From Pine View Farm

The (Job) Creationism Myth 0

In the Guardian, Aditya Chakrabortty examines the myth of the WEALTH-CREATOR™ (his spelling, not mine), who, he points out, is a wealth extractor–a taker, not a maker. Read it.

What’s grating is the Tory comeback: their designation of those with money as heroic individuals who not only created their own wealth but will generate jobs and money for the rest of us. The British right aren’t alone in doing this: last week’s Republican convention in Florida was practically dedicated to attacking a perfectly reasonable observation by Obama that individual prosperity always rests on others – from families and teachers to roads and bridges and public works. No delegate’s speech was complete without a preamble about how “we built it” – “it” being their own prosperity. Five years after the wealth creators in finance drove the economy into a crisis that still drags on, the old cant is back: what’s good for the rich is good for the rest of us.

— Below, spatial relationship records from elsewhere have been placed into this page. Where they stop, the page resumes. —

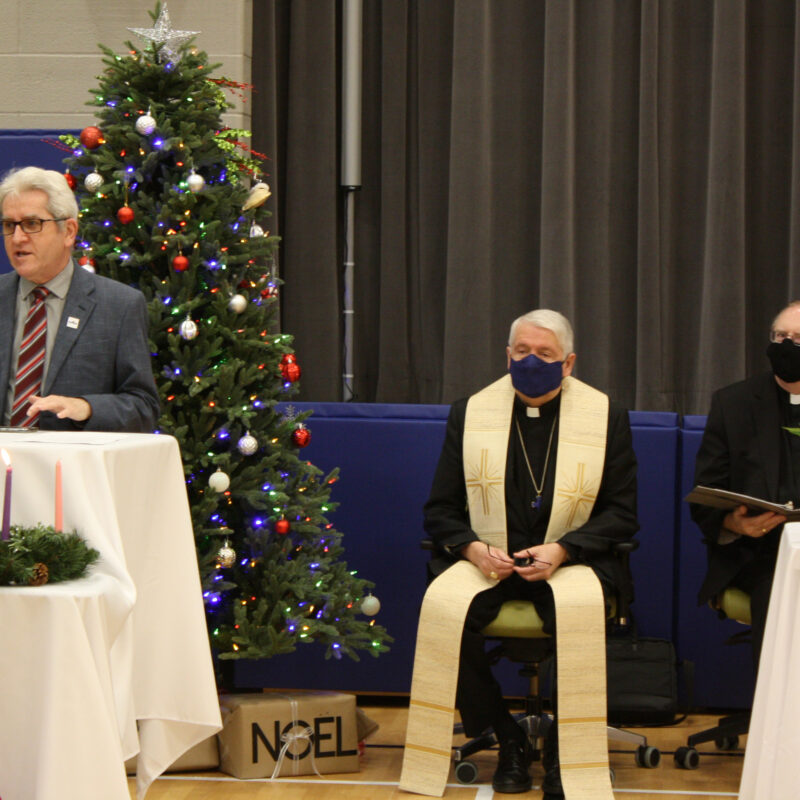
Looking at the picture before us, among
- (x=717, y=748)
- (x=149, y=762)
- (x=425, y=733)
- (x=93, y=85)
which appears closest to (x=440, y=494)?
(x=425, y=733)

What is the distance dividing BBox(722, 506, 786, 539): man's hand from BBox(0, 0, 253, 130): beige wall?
2.87 m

Yet the elite’s main ability is in making money for themselves. Just look at Mitt Romney, whose claim to the presidency is that he is part of this blessed group of wealth creators.

Before moving into politics, Romney’s game was private equity: buying up companies, loading them up with debt and stripping out their workers and costs, then selling them. It may have been rough and it may been bloody, but the Republican knows how to run a business and therefore how to steer an economy. Except that a study by the Wall Street Journal found that of 77 firms Romney’s private equity firm Bain Capital invested in between 1984 and 1999 when he ran the company, 22% ended up filing for bankruptcy protection or shut up shop (although some ran into trouble after Bain was no longer involved and others recovered following reorganisation). Another 8% came to so much grief that Bain lost all its money. The bulk of its returns came from a handful of lucky bets.